The iron ore price continued its decline overnight with the steel-making ingredient falling to its lowest level in more than five years. According to data from the Metal Bulletin Ltd, the commodity lost US$1.02 to be sitting at just US$66.79 a tonne – a price not seen since June 2009.
The latest decline came amid further speculation that Chinese demand would continue to fall over the next month in the lead up to China's Lunar New Year break. Further, the Chinese government also recently announced that its economy had expanded at 7.4% last year, which is its slowest rate of growth recorded in 24 years.
At the same time as Chinese demand is slowing, the world's largest producers continue to ramp up their production levels which is putting enormous pressure on the commodity's price. On Wednesday, BHP Billiton Limited (ASX: BHP) confirmed that it was on target to produce 225 million tonnes in the 2015 financial year (FY15), while Rio Tinto Limited (ASX: RIO) plans to dig up 330 million tonnes of the commodity in 2015.

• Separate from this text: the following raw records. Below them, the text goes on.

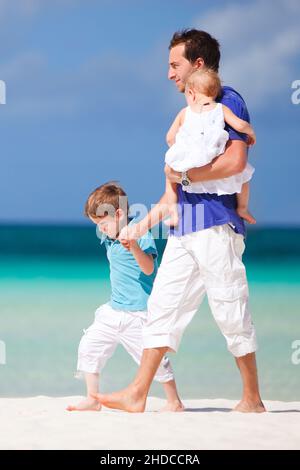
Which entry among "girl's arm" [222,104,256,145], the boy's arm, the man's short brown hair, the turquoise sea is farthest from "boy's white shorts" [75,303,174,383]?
the turquoise sea

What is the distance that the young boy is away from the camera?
4785mm

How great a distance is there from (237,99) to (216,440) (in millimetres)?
1400

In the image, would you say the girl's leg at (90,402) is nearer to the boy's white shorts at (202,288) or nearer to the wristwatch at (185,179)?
the boy's white shorts at (202,288)

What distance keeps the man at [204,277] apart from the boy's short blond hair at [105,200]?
Result: 0.42m

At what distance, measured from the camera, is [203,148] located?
4258mm

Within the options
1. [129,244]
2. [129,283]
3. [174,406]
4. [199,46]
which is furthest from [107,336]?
[199,46]

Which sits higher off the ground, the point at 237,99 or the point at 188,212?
the point at 237,99

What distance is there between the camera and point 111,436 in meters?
3.81

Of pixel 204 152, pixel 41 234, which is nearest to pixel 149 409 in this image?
pixel 204 152

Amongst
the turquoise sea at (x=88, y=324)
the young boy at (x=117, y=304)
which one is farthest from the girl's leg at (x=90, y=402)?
the turquoise sea at (x=88, y=324)

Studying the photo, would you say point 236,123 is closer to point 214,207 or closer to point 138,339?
point 214,207

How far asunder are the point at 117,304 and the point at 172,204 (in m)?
0.64

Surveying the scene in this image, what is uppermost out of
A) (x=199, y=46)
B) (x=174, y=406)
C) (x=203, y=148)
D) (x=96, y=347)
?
(x=199, y=46)
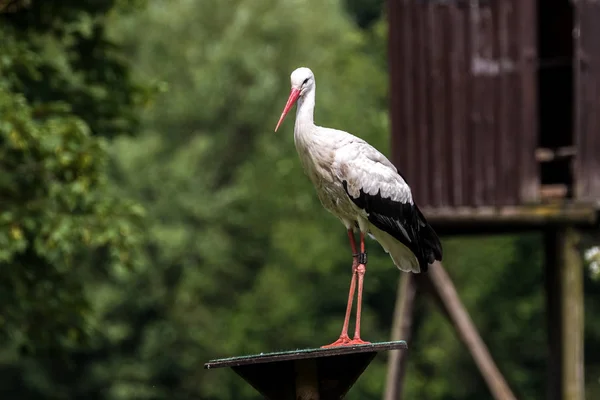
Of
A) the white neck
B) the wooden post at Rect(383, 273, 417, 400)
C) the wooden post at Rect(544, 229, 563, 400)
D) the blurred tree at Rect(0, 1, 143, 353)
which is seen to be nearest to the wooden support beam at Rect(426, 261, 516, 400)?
the wooden post at Rect(383, 273, 417, 400)

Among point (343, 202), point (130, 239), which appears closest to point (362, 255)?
point (343, 202)

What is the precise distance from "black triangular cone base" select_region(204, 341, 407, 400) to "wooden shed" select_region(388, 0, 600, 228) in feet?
35.4

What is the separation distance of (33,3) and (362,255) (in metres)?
9.73

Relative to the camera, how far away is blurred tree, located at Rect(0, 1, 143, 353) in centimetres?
1909

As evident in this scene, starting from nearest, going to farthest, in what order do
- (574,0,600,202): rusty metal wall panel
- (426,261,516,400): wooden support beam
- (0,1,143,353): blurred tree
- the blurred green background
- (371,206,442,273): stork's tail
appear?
1. (371,206,442,273): stork's tail
2. (0,1,143,353): blurred tree
3. (574,0,600,202): rusty metal wall panel
4. (426,261,516,400): wooden support beam
5. the blurred green background

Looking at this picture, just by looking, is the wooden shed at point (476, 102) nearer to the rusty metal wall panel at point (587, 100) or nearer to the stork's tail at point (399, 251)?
the rusty metal wall panel at point (587, 100)

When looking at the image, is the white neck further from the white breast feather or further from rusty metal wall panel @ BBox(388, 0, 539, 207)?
rusty metal wall panel @ BBox(388, 0, 539, 207)

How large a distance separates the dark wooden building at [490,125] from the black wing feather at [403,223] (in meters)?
7.91

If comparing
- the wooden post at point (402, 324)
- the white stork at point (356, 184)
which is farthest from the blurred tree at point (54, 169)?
the white stork at point (356, 184)

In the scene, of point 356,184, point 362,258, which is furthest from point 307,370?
point 362,258

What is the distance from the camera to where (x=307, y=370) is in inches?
405

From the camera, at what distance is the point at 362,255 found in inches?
511

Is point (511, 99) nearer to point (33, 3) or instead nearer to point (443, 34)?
point (443, 34)

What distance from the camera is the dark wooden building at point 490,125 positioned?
68.6ft
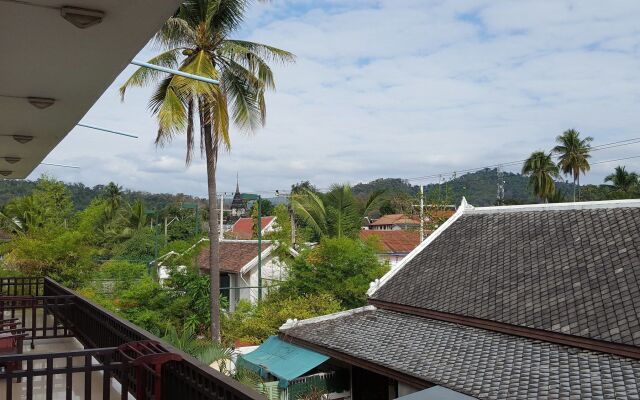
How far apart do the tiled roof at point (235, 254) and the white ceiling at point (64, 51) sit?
2013 cm

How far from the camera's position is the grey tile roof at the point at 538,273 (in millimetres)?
9773

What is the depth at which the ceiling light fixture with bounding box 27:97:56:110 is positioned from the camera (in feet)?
10.9

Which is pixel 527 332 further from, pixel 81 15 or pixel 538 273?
pixel 81 15

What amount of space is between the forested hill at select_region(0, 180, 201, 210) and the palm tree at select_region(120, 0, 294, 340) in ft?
85.3

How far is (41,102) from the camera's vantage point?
3377 mm

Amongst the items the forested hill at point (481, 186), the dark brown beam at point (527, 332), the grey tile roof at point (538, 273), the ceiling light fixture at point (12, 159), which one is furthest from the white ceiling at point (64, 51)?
the forested hill at point (481, 186)

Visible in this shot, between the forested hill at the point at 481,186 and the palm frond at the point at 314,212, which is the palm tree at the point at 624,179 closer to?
the forested hill at the point at 481,186

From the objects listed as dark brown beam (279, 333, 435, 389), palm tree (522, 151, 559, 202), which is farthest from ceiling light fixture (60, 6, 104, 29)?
palm tree (522, 151, 559, 202)

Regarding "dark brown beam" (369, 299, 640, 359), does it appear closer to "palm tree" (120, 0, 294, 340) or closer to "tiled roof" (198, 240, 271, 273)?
"palm tree" (120, 0, 294, 340)

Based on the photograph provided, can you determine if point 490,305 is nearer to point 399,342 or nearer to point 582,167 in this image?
point 399,342

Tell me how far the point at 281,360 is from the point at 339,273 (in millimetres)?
5781

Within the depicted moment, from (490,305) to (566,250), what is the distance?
2145 millimetres

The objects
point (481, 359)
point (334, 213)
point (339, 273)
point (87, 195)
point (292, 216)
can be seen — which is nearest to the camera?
point (481, 359)

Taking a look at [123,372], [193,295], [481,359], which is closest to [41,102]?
[123,372]
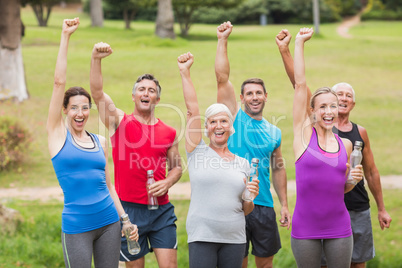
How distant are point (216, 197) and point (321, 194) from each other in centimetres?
87

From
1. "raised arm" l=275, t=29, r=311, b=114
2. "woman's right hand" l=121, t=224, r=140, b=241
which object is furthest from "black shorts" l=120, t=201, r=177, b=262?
"raised arm" l=275, t=29, r=311, b=114

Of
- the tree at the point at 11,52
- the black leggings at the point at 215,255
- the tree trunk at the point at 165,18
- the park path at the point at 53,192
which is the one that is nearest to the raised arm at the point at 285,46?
the black leggings at the point at 215,255

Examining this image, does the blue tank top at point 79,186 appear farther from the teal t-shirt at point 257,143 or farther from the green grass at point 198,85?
the green grass at point 198,85

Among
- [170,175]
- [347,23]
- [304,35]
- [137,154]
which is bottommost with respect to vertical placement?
[347,23]

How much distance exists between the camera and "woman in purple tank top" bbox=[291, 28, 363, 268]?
15.4ft

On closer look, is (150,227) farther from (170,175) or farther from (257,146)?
(257,146)

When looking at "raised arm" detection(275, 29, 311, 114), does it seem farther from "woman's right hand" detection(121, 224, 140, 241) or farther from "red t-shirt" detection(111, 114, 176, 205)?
"woman's right hand" detection(121, 224, 140, 241)

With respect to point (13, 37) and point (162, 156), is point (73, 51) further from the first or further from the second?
point (162, 156)

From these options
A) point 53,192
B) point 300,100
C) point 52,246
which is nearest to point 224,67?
point 300,100

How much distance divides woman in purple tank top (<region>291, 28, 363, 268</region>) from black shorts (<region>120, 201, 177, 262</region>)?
→ 1.28 meters

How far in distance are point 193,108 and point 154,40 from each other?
24.9 metres

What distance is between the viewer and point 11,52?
54.9 ft

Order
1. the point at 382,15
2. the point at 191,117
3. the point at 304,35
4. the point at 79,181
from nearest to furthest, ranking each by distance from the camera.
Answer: the point at 79,181 < the point at 191,117 < the point at 304,35 < the point at 382,15

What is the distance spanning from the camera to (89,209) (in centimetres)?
459
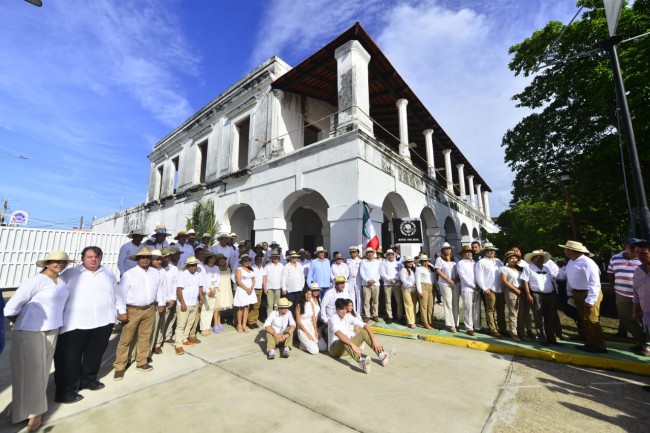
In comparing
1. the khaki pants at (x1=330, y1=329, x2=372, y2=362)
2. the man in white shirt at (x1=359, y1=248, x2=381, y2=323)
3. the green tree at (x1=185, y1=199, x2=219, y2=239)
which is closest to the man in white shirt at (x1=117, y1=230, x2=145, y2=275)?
the khaki pants at (x1=330, y1=329, x2=372, y2=362)

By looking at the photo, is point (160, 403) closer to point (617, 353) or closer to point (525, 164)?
point (617, 353)

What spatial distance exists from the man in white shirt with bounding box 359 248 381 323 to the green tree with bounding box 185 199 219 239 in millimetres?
7749

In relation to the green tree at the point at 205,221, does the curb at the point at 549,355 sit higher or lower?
lower

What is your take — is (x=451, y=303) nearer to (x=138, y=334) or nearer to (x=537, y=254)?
(x=537, y=254)

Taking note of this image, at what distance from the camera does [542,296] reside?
16.4 feet

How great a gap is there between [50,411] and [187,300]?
2240 mm

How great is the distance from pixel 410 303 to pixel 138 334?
5.18 m

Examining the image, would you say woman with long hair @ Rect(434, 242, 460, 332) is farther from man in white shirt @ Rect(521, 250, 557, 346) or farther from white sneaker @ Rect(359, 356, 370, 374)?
white sneaker @ Rect(359, 356, 370, 374)

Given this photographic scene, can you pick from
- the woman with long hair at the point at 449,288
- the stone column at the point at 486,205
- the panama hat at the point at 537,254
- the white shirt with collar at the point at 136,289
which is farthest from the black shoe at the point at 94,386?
the stone column at the point at 486,205

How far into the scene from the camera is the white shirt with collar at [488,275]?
18.0 feet

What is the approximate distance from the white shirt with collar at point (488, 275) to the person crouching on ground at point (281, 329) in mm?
3788

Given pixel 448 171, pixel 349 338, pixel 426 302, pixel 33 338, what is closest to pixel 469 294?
pixel 426 302

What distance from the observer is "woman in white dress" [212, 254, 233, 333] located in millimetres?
5986

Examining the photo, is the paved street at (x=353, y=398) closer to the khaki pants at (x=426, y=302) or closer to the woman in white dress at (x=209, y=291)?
the woman in white dress at (x=209, y=291)
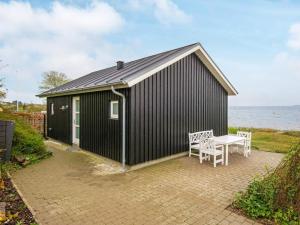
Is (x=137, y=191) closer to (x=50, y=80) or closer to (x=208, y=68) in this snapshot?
(x=208, y=68)

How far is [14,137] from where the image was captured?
315 inches

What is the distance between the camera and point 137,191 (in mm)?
5160

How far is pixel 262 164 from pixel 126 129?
4962 millimetres

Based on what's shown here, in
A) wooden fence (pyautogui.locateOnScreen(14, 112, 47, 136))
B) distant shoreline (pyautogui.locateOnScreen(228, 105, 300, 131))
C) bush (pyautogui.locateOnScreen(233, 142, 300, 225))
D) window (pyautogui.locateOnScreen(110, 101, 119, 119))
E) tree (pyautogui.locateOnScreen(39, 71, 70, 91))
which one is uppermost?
tree (pyautogui.locateOnScreen(39, 71, 70, 91))

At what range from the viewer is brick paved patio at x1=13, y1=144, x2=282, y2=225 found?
3930mm

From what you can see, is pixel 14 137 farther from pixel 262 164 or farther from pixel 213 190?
pixel 262 164

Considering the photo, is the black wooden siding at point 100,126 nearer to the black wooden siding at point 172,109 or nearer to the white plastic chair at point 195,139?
the black wooden siding at point 172,109

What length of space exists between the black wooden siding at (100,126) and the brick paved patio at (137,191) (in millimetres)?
749

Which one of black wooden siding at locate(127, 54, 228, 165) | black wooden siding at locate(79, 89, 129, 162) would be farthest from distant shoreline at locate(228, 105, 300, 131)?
black wooden siding at locate(79, 89, 129, 162)

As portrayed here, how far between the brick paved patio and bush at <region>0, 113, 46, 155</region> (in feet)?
2.49

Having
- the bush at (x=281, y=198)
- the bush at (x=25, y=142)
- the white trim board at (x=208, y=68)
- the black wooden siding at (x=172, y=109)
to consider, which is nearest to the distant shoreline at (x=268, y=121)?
the white trim board at (x=208, y=68)

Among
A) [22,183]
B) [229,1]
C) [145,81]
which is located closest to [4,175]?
[22,183]

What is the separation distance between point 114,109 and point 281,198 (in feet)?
18.3

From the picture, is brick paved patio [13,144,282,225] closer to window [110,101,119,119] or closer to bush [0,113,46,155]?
bush [0,113,46,155]
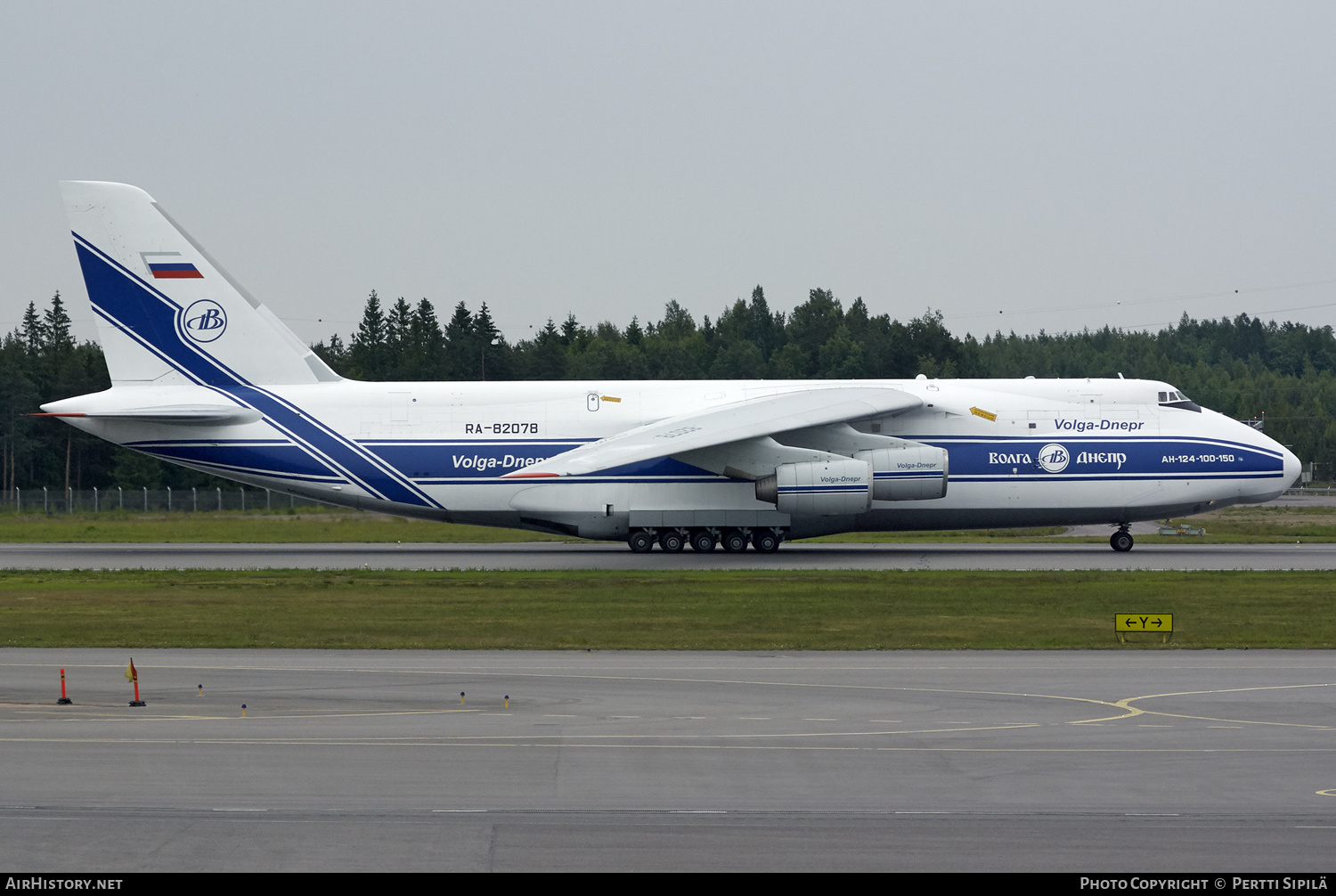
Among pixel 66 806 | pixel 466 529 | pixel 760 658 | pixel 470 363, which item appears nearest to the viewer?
pixel 66 806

Indeed, the miners are certainly feeling the pain of the commodities glut. While BHP Billiton's and Rio Tinto's cash flows are being squeezed, junior miner Arrium Ltd (ASX: ARI) has been forced to close one of its two iron ore mining precincts in South Australia, whilst also reducing its capital expenditure by 30%. The miner's shares have dropped nearly 6% for the day as a result, while they're down 87% since peaking in February last year.
Although there were signs of the price stabilising earlier in the year, iron ore is likely to continue dropping over the course of 2015 as the basic supply-and-demand dynamics continue to play out. Some analysts expect it will drop below US$60 a tonne which could prove catastrophic for some of Australia's higher cost miners.